Tip: Bottom/sand placement; the green ring fluoresces best under actinic-heavy lighting, so a bluer spectrum makes this morph pop. Gentle flow and weekly feeding.
representativeEternal Sun Acanthophyllia (WWC) →
A large (~5.5 inch) show-grade rainbow meat coral with sunburst orange/red flesh radiating into a bright center, named individually by World Wide Corals as a one-off centerpiece.
Tip: Sandbed centerpiece placement with its own clear footprint and gentle (low-to-medium alternating) flow; a piece this large needs room for full tissue inflation without contacting neighbors. Weekly target feeding once tentacles are out.

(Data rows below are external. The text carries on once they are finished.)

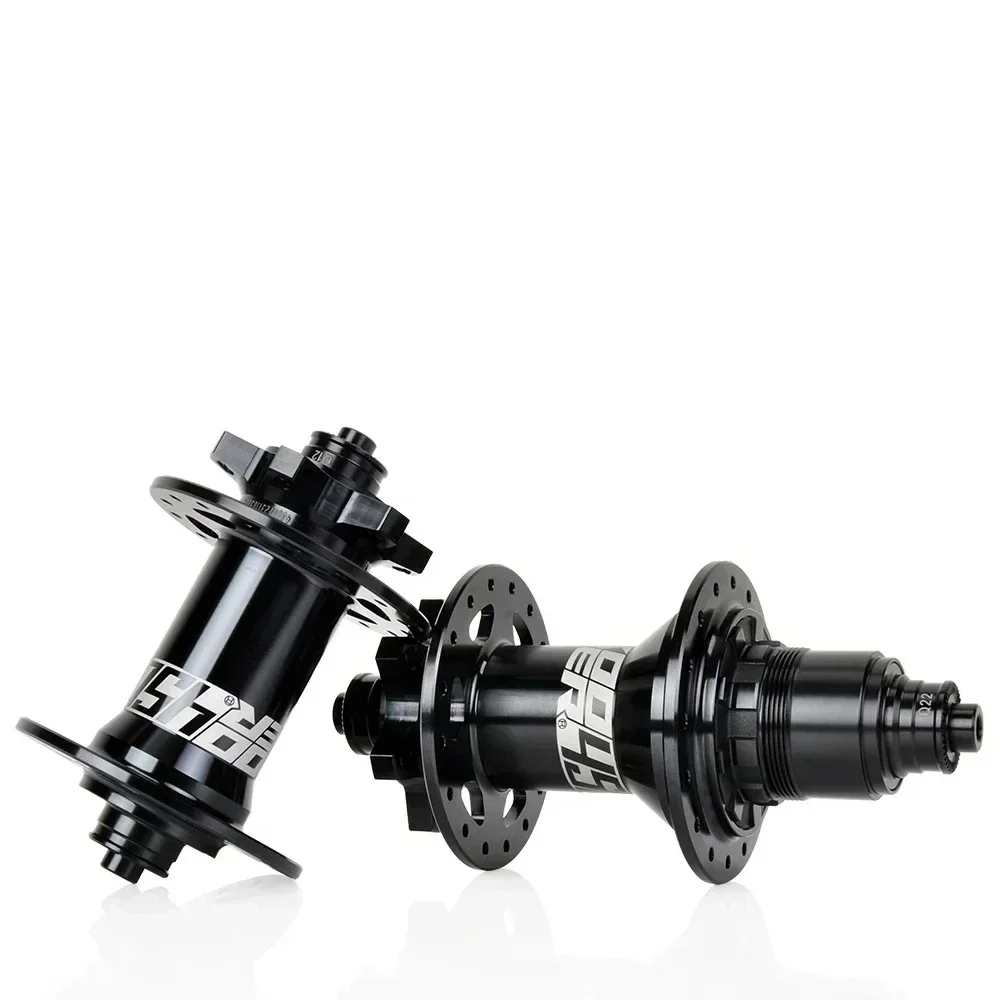 Koozer 450 CR-MO Stahlachse 120HD 32 Löcher MTB Fahrradnaben QR 135x10mm 12x148mm THRU Boost XD HG MS 11/12-Gang Fahrradteile – Detail 15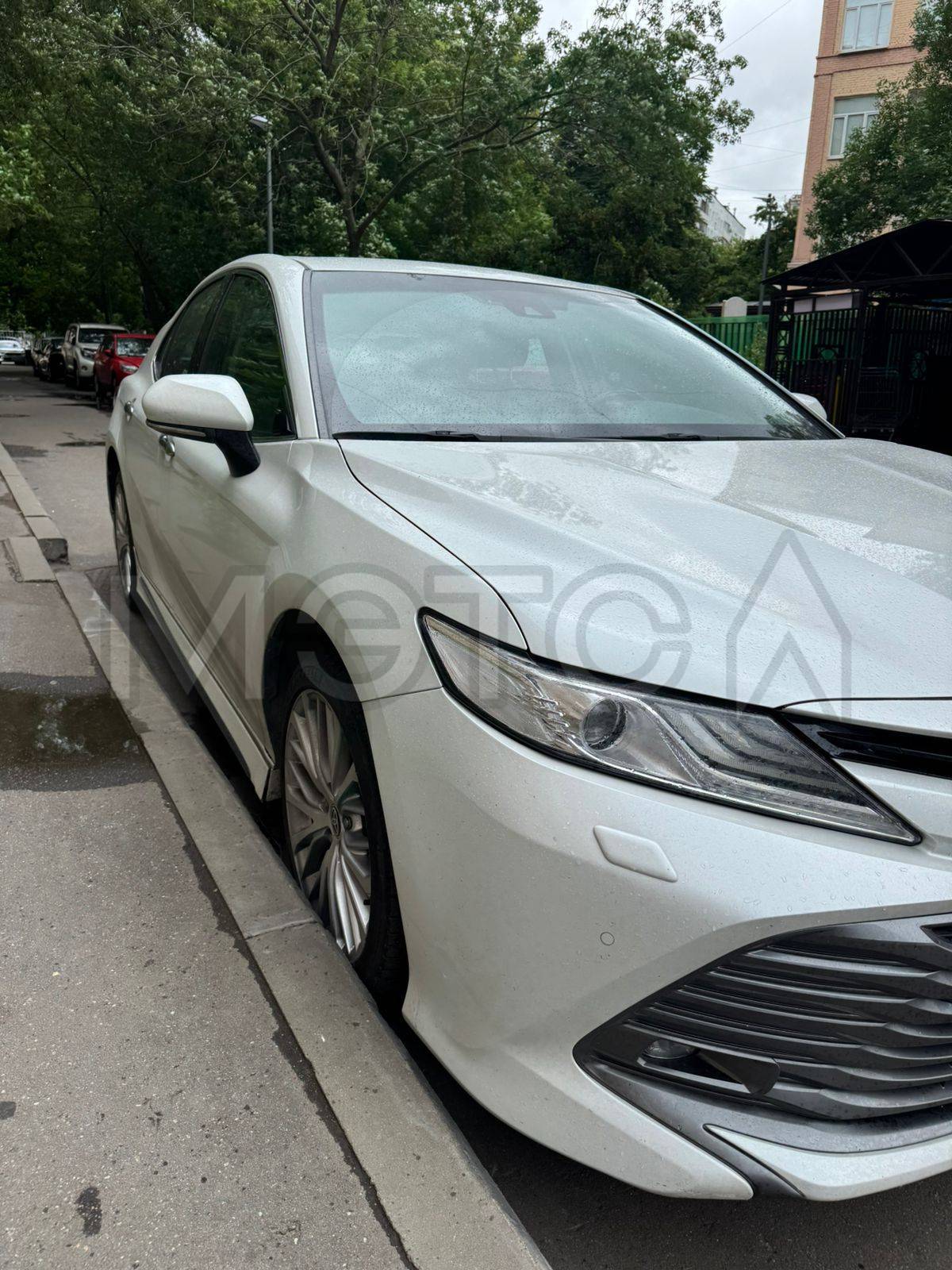 Toyota Camry, 2021 года, 180 лс, 79684 км, АКПП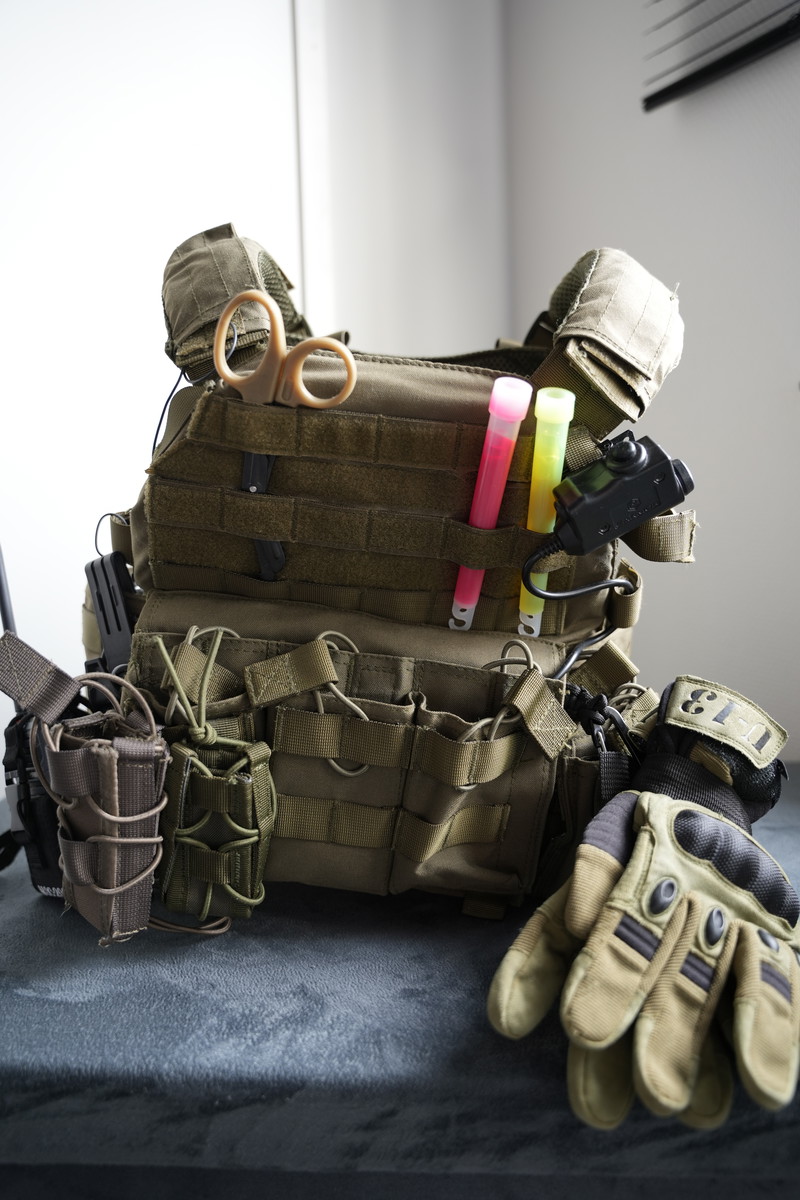 Image 1 pour Tactical Vest with HeadSet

representativeLava Flow Acanthophyllia (WWC) →
A fiery orange-and-red meat coral whose flesh looks like flowing molten lava; WWC has also collected a cooler-toned counterpart sold as 'Arctic Lava Flow.'
Tip: Bottom/sand placement under modest light; warm orange/red tones hold best under a bluer reef spectrum at low intensity. Gentle flow and weekly feeding.
representativeUltra Rainbow Acanthophyllia (Orange & Blue) →
A collector-grade rainbow meat coral built on intense orange flesh against electric blue, often marbled with hints of green, pink or violet — among the brightest orange/blue contrast pieces in the trade.
Tip: Sandbed placement, low light, gentle flow; the orange/blue contrast is strongest under blue-dominant lighting rather than full white. Weekly target feeding.